▸ ESERCIZI PROPOSTI:
- 1) In base al brano proposto, spiega perché i materiali antichi reimpiegati nei muri del Casino Pepe non sono più visibili.
- 2) Secondo il brano proposto, da dove portava acqua la conduttura?

▸ BRANO PROPOSTO:
**********

La terza croce è scalfita nel cemento sul lato ovest della cebbia (fig…..). Questo è il lato che fu rifatto in epoca moderna, ma la croce forse riproduce una preesistente (ora scomparsa), ed è un ulteriore elemento a favore dell’ipotesi che quello fosse considerato un luogo sacro.

Al complesso fontana-cebbia sembrano appartenere anche i frammenti di tubature d’acqua pochi metri a monte della fontana (fig…., foto web 9b, 9c).La conduttura portava acqua dal Fosso della Coscia in direzione della fontana, sfruttando il declivio naturale della collina. Benché visibilissima, la conduttura non è mai stata pubblicata dagli appassionati di storia locale. Questo complesso si trova a pochi metri dalla Viaranda, una strada romana ancora intatta nella sua parte superiore. Ad esso devono aggiungersi i numerosi frammenti antichi di materiale da costruzione (mattoni, pietre squadrate od intagliate) rinvenuti nei prati sottostanti alla fontana di Cassiodoro ed al Casino Pepe; e quelli (concio d’arco, pietre squadrate) reimpiegati per la costruzione del Casino Pepe ed incorporati nei suoi muri, visibilissimi a chiunque prima della malaugurata ristrutturazione del Casino con fondi della Comunità Europea ad opera del Comune di Stalettì che, senza preoccuparsi di porre un tetto sul Casino, si è affrettato a ricoprirne le pareti di cemento (foto web 10).

**********

▸ DATI FORNITI:
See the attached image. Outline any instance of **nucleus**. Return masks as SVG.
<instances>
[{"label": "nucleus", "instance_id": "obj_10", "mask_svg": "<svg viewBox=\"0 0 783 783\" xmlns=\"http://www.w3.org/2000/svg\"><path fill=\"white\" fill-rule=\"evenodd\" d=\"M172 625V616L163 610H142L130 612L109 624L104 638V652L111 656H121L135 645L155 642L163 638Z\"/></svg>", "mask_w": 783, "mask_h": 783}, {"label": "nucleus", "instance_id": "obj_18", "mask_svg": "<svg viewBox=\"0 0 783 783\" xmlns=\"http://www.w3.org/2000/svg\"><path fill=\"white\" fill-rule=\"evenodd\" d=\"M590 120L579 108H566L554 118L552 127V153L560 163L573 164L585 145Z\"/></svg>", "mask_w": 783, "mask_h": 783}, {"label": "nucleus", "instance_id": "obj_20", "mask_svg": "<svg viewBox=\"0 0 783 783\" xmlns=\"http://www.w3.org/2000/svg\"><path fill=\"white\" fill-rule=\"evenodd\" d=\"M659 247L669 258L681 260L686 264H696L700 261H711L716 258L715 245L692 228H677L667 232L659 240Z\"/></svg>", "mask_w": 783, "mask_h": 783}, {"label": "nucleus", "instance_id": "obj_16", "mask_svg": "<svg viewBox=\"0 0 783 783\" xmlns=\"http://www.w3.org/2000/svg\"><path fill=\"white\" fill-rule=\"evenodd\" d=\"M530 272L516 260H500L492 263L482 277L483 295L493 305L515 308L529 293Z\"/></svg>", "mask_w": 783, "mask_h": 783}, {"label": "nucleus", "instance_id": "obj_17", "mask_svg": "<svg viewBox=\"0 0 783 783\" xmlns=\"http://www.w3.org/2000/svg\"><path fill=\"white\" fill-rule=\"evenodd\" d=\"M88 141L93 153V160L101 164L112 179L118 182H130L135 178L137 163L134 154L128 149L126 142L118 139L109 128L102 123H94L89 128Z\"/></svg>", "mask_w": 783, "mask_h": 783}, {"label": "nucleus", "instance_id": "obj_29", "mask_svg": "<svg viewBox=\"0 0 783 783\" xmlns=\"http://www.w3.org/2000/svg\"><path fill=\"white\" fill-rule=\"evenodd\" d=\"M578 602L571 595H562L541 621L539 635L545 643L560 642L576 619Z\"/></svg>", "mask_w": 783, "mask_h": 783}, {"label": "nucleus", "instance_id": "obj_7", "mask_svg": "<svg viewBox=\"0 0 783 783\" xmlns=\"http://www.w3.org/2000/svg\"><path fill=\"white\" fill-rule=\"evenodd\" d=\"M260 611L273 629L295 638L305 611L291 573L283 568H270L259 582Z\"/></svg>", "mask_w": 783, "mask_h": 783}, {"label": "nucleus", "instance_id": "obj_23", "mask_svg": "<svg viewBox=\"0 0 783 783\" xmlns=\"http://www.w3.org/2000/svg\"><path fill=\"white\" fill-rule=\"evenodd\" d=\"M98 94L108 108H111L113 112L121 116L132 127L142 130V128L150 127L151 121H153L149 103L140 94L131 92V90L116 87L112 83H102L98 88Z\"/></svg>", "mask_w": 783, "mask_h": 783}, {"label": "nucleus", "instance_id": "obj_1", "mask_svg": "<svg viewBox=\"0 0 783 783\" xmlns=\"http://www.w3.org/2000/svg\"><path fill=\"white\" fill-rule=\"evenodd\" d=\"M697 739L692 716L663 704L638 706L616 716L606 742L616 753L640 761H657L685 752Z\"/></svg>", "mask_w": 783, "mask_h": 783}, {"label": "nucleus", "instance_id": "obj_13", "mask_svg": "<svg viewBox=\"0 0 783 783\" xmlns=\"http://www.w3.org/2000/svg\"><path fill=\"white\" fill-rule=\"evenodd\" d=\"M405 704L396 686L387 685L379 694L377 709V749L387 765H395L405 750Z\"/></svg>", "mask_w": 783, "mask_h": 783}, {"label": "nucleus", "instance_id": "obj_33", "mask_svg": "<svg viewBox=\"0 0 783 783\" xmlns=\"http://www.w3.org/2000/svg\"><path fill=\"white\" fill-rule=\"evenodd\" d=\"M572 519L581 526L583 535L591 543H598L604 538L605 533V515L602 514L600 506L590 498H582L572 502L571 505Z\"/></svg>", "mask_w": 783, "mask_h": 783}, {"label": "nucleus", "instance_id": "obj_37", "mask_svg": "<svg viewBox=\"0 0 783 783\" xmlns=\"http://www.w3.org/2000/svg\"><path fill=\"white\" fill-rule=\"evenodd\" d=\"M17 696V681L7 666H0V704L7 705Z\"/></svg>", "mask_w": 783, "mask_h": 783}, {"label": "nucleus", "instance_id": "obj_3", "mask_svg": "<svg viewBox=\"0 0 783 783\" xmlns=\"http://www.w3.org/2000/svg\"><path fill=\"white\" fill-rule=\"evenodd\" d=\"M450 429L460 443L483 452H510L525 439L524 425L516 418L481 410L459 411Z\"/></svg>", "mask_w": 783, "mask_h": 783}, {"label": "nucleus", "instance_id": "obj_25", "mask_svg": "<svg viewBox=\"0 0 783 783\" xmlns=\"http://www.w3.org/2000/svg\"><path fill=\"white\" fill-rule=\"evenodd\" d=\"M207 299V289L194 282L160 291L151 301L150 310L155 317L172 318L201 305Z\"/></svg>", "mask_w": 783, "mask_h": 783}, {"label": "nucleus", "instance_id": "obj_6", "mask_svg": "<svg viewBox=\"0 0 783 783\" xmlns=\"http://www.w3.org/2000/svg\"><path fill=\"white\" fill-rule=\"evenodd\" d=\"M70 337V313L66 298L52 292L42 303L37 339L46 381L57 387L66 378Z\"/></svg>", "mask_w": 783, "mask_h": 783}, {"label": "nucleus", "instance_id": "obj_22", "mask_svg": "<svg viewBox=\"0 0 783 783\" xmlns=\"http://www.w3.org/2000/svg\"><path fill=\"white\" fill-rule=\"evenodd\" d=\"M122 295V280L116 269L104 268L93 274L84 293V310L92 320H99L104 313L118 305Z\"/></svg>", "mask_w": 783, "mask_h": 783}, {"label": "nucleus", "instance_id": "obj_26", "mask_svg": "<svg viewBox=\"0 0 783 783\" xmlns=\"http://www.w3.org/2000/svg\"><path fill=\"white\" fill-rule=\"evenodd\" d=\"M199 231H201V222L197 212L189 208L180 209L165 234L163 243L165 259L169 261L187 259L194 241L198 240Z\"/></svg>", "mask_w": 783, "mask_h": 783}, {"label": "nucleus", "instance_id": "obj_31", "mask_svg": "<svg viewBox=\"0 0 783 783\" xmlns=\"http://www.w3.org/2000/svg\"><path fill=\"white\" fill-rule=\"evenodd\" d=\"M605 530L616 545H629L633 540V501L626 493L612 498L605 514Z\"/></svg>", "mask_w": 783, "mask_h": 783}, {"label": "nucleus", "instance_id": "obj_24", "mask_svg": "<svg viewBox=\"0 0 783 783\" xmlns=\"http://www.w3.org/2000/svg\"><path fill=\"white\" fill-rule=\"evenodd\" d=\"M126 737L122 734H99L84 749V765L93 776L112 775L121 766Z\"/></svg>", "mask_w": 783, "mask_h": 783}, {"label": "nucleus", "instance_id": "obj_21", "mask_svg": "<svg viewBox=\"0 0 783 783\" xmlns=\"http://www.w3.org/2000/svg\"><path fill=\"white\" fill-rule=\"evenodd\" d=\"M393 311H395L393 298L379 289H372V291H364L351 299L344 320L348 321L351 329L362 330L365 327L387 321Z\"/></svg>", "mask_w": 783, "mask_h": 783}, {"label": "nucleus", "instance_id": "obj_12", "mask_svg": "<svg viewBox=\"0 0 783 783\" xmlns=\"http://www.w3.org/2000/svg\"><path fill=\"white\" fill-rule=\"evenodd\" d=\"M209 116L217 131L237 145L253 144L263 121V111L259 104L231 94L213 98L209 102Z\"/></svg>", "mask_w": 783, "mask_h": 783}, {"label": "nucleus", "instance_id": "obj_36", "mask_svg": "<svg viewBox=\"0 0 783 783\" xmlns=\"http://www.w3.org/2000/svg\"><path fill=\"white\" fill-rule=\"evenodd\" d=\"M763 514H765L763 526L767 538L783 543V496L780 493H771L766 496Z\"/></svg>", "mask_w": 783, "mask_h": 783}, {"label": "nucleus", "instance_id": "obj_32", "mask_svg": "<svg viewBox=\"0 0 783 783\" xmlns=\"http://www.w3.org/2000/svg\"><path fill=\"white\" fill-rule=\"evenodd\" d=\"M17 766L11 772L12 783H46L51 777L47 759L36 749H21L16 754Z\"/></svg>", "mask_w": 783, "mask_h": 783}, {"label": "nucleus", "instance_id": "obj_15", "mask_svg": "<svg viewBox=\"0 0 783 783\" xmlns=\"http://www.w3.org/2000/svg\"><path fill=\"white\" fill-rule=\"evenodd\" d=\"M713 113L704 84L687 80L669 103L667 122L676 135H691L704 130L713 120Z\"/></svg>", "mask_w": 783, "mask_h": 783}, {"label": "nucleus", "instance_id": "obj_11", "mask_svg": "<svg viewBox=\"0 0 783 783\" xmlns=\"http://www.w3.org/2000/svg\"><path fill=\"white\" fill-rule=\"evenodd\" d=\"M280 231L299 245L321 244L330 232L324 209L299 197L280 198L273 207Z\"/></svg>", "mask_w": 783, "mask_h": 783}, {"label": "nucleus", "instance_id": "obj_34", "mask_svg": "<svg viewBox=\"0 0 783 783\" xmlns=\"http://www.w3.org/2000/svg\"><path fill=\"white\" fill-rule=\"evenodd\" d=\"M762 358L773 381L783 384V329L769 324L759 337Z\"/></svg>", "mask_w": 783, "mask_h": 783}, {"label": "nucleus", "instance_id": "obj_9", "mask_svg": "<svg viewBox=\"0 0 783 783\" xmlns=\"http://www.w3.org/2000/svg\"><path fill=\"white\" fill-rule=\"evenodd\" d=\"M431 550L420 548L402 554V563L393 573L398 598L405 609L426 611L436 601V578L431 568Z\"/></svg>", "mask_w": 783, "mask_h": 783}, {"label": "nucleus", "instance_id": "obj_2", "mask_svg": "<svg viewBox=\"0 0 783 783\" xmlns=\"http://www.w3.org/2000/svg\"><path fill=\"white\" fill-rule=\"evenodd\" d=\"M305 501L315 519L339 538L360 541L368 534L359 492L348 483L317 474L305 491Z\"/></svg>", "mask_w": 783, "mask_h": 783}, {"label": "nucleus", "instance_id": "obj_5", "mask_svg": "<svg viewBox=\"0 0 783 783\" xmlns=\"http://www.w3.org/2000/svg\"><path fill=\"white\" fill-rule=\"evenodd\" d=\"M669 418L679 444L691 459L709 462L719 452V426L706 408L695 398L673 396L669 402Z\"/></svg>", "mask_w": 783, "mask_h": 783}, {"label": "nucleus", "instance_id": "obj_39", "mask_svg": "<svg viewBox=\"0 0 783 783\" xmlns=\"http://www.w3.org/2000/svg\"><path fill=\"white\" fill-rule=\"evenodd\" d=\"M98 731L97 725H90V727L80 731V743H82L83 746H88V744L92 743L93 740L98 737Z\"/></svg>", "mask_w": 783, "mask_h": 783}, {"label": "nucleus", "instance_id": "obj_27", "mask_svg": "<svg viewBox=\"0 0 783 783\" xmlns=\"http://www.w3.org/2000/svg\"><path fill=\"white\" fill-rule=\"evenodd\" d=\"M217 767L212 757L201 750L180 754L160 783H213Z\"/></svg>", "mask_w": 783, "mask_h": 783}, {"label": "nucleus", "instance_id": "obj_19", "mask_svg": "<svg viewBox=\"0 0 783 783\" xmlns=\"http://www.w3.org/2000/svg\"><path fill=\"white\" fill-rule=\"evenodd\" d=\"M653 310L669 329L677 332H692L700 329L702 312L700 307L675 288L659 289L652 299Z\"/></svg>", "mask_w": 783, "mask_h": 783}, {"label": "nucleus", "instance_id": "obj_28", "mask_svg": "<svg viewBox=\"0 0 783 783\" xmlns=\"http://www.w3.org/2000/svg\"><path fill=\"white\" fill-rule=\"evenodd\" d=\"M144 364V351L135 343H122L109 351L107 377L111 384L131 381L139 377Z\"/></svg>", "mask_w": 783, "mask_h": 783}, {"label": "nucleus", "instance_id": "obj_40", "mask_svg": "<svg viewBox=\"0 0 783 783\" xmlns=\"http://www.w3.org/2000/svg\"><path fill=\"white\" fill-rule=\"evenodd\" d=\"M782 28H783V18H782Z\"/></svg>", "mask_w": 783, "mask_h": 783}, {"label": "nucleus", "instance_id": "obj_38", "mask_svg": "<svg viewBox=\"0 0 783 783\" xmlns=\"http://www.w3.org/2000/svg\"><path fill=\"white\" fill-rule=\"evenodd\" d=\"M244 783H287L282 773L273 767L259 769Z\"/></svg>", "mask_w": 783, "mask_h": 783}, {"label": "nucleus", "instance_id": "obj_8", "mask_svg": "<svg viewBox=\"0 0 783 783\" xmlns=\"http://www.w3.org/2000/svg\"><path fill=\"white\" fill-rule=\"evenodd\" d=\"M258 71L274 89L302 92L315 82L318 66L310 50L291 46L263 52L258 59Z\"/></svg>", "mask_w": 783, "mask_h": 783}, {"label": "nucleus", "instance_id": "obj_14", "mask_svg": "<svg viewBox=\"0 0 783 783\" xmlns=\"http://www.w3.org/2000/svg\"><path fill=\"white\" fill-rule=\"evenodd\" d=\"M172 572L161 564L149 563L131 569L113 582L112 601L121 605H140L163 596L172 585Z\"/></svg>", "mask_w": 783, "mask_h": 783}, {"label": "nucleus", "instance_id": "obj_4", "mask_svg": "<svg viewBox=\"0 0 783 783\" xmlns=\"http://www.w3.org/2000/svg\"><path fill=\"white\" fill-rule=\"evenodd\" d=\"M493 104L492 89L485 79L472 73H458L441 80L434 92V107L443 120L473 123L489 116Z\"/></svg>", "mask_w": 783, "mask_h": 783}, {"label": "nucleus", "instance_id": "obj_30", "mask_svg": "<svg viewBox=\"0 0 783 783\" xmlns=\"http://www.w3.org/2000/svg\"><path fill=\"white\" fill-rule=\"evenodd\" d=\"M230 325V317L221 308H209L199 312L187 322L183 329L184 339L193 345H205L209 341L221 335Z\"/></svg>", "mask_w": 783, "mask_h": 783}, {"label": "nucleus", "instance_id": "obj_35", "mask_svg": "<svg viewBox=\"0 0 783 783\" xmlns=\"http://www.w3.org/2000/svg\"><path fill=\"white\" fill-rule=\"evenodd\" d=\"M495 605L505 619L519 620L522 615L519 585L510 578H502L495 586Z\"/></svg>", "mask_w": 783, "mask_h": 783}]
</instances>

**********

▸ SOLUZIONI CORRETTE:
- 1) Non sono più visibili perché il Comune di Stalettì ha ristrutturato il Casino Pepe con fondi della Comunità Europea e ne ha ricoperto le pareti di cemento. Prima di quell'intervento, quei materiali erano visibilissimi a chiunque.

- 2) Dal Fosso della Coscia.